--- Extracted records ---
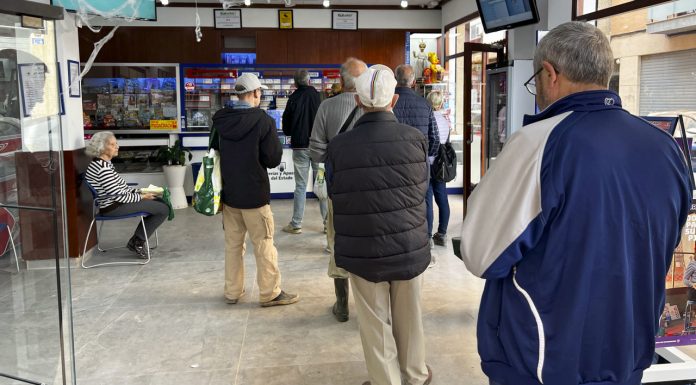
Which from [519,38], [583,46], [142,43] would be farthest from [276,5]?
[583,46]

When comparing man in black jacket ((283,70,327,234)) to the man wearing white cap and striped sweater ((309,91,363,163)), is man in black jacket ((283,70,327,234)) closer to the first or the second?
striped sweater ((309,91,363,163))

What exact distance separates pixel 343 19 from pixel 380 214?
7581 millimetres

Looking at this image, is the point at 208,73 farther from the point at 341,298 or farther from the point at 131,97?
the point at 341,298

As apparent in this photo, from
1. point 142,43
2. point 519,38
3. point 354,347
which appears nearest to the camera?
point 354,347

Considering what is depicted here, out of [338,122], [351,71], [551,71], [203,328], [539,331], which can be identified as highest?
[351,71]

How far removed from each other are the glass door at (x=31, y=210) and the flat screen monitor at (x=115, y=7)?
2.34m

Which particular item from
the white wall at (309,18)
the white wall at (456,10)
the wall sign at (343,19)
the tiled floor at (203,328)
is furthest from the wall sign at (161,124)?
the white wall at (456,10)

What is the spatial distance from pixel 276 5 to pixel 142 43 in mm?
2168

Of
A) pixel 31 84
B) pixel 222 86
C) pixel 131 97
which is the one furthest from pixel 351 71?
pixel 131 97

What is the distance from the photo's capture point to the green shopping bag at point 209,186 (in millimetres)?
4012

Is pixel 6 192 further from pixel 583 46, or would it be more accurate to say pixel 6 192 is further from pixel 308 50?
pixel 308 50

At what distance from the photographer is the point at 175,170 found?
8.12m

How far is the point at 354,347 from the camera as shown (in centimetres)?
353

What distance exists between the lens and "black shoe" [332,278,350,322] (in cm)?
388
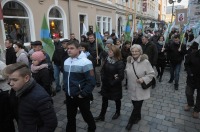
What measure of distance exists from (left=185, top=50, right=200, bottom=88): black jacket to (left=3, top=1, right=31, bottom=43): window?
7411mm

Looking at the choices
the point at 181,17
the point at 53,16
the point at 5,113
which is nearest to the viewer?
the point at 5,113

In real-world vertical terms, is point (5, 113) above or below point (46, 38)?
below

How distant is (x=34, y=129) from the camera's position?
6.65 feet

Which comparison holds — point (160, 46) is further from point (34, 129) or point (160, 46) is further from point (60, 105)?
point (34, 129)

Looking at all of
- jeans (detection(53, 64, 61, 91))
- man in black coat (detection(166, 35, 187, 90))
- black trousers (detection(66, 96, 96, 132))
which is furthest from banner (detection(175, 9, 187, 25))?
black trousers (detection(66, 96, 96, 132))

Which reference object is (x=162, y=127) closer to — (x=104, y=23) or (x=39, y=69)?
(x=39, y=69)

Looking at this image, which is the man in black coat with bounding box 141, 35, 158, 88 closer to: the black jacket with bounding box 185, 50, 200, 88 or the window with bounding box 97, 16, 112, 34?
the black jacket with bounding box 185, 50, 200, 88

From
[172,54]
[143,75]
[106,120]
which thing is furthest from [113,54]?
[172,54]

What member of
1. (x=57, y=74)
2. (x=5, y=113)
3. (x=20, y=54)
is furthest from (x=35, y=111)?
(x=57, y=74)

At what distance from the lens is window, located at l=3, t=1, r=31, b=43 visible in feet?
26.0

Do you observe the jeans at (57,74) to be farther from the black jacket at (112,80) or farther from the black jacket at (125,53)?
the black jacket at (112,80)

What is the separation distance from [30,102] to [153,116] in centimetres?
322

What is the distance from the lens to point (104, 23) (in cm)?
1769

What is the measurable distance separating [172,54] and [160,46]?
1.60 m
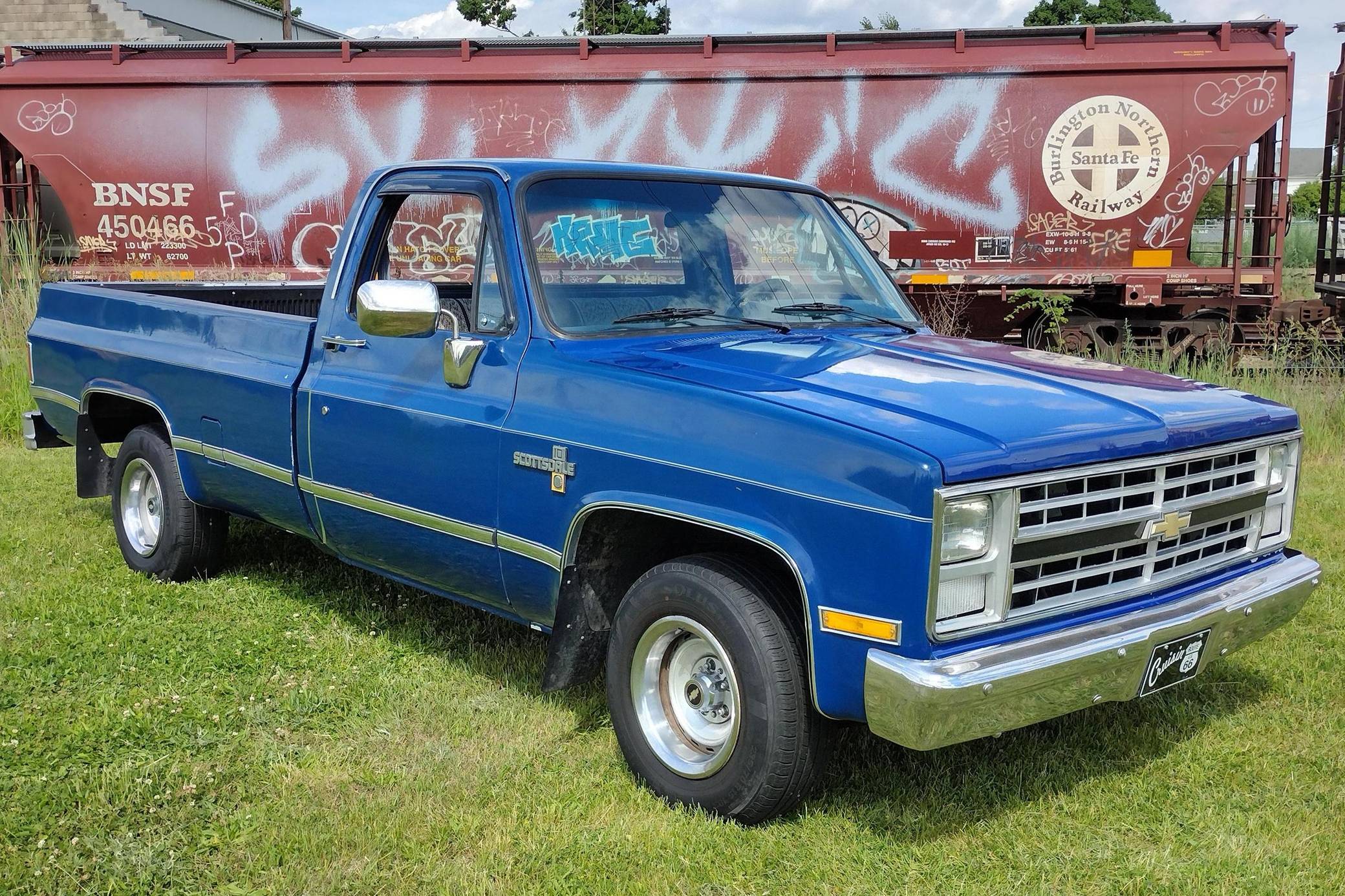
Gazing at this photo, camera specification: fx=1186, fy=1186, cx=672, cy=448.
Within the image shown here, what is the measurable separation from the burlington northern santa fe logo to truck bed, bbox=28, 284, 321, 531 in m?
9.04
---
■ Given instruction ■
Print the full listing exactly, dropping the pictures.

■ Finished answer ■
Which from [519,38], [583,46], [142,43] would be farthest from [276,5]?
[583,46]

When comparing man in black jacket ((283,70,327,234)) to the man wearing white cap and striped sweater ((309,91,363,163)), is man in black jacket ((283,70,327,234)) closer to the first or the second?
striped sweater ((309,91,363,163))

What exact distance separates pixel 343 19 from pixel 380 214?
7581 millimetres

Looking at this image, is the point at 208,73 farther from the point at 341,298 or farther from the point at 131,97?
the point at 341,298

As apparent in this photo, from
1. point 142,43
2. point 519,38
3. point 354,347
which appears nearest to the camera?
point 354,347

Considering what is depicted here, out of [338,122], [351,71], [551,71], [203,328], [539,331], which can be identified as highest?
[351,71]

How far removed from each other are the glass door at (x=31, y=210) and the flat screen monitor at (x=115, y=7)?
2.34m

Which particular item from
the white wall at (309,18)
the white wall at (456,10)
the wall sign at (343,19)
the tiled floor at (203,328)
is furthest from the wall sign at (161,124)?
the white wall at (456,10)

What is the spatial distance from pixel 276 5 to pixel 142 43 in mm?
2168

Of
A) pixel 31 84
B) pixel 222 86
C) pixel 131 97
which is the one furthest from pixel 351 71?
pixel 131 97

What is the distance from the photo's capture point to the green shopping bag at point 209,186 (in millimetres)?
4012

Is pixel 6 192 further from pixel 583 46, or would it be more accurate to say pixel 6 192 is further from pixel 308 50?
pixel 308 50

At what distance from the photographer is the point at 175,170 found?
8.12m

How far is the point at 354,347 from the camera as shown (in centimetres)?
353

What distance exists between the lens and "black shoe" [332,278,350,322] (in cm)?
388
What measure of distance exists from (left=185, top=50, right=200, bottom=88): black jacket to (left=3, top=1, right=31, bottom=43): window?
7411mm

Looking at the choices
the point at 181,17
the point at 53,16
the point at 5,113
which is nearest to the viewer?
the point at 5,113

In real-world vertical terms, is point (5, 113) above or below point (46, 38)?
below

How distant is (x=34, y=129) from the camera's position?
6.65 feet

Which comparison holds — point (160, 46) is further from point (34, 129) or point (160, 46) is further from point (60, 105)?
point (34, 129)

Looking at all of
- jeans (detection(53, 64, 61, 91))
- man in black coat (detection(166, 35, 187, 90))
- black trousers (detection(66, 96, 96, 132))
which is furthest from banner (detection(175, 9, 187, 25))?
black trousers (detection(66, 96, 96, 132))

Which reference object is (x=162, y=127) closer to — (x=104, y=23) or (x=39, y=69)?
(x=39, y=69)

Looking at this image, which is the man in black coat with bounding box 141, 35, 158, 88 closer to: the black jacket with bounding box 185, 50, 200, 88 or the window with bounding box 97, 16, 112, 34?
the black jacket with bounding box 185, 50, 200, 88

From
[172,54]
[143,75]
[106,120]
which thing is furthest from [113,54]?
[172,54]

What member of
1. (x=57, y=74)
2. (x=5, y=113)
3. (x=20, y=54)
is furthest from (x=35, y=111)?
(x=57, y=74)

At what distance from the lens is window, located at l=3, t=1, r=31, b=43 visible in feet?
26.0

Do you observe the jeans at (57,74) to be farther from the black jacket at (112,80) or farther from the black jacket at (125,53)?
the black jacket at (112,80)

What is the separation distance from [30,102] to [153,116] in centimetres?
322

What is the distance from the lens to point (104, 23) (in cm)?
1769

What is the measurable distance separating [172,54] and [160,46]?
1.60 m
Gazing at this photo, camera specification: fx=1186, fy=1186, cx=672, cy=448.
Within the image shown here, what is the measurable separation from the burlington northern santa fe logo to truck bed, bbox=28, 284, 321, 531 in m?
9.04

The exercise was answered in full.